FYI: how I got CUDA 2.2 set up on an Ubuntu 8.04 cluster server

I spent a few hours collecting this information from a few places today, and thought I’d share it with the forum. This is for setting up a console-mode only server with multiple cards, using the new 2.2 exclusive access feature.

TO INSTALL CUDA ON AN UBUNTU CLUSTER SERVER:

Follow NVIDIA’s Ubuntu Linux instructions to install the driver and toolkit (and optionally the SDK). Expect difficulties with making sure the driver is running and that the necessary /dev/nv* devices are being created at system startup. Instructions below will sort that out.

(1) Set Ubuntu to boot to console mode only.

> sudo vi /etc/X11/default-display-manager
* Comment out the line containing "gdm".
* Create a new line consisting of the word "false" (no quotes).

(2) Create a script that will create the necessary /dev/nv* devices on startup.

> cd /etc/init.d
> sudo vi nvidia_create_devices
* Paste in the script below.
* Edit the script to make sure the number of "nvidia-smi -g" commands matches the number of devices.
* Save the script.
> sudo chmod a+x nvidia_create_devices

(3) Make sure the script gets run at startup.

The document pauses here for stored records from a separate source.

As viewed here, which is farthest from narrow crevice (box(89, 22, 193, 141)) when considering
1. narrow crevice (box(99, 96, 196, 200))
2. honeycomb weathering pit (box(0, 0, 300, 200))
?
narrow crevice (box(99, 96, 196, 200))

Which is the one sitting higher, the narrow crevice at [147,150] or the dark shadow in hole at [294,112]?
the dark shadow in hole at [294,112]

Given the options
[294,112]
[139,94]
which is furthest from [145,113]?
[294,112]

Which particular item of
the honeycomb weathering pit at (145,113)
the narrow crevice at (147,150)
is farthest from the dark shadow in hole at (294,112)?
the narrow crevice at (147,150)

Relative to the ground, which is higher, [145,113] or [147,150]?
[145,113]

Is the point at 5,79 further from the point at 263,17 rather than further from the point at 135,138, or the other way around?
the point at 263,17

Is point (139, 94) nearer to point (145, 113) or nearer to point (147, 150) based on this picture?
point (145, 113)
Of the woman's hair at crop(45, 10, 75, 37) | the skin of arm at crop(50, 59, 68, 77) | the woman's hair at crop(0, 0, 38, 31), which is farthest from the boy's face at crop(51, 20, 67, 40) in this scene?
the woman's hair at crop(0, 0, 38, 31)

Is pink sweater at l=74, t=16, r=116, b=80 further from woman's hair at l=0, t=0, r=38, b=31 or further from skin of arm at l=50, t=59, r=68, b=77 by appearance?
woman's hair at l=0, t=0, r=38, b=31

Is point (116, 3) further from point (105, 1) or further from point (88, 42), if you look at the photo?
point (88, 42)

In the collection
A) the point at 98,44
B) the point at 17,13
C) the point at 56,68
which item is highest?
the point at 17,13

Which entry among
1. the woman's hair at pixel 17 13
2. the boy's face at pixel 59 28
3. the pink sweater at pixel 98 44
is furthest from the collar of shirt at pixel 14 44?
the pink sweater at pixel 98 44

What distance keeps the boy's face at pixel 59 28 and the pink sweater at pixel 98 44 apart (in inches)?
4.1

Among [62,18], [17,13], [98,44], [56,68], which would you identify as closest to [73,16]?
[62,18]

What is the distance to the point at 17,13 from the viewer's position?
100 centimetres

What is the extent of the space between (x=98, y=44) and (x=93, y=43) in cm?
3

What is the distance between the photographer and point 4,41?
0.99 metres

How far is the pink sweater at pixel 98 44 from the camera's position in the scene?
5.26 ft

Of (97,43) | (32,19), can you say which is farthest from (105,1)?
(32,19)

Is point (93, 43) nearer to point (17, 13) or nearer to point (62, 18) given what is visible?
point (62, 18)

> sudo update-rc.d nvidia_create_devices defaults

========================
== Script: nvidia_create_devices ==

#!/bin/bash

PATH=$PATH:/usr/local/cuda/bin

modprobe nvidia

if [ “$?” -eq 0 ]; then

Count the number of NVIDIA controllers found.

N3D=/usr/bin/lspci | grep -i NVIDIA | grep "3D controller" | wc -l
NVGA=/usr/bin/lspci | grep -i NVIDIA | grep "VGA compatible controller" | wc -l

N=expr $N3D + $NVGA - 1
for i in seq 0 $N; do
mknod -m 666 /dev/nvidia$i c 195 $i;
done

mknod -m 666 /dev/nvidiactl c 195 255

nvidia-smi --loop-continuously --interval=60 --filename=/var/log/nvidia-smi.log &
nvidia-smi -g 0 -c 1
nvidia-smi -g 1 -c 1
nvidia-smi -g 2 -c 1
nvidia-smi -g 3 -c 1

else
exit 1
fi

========================

Useful! Thanks.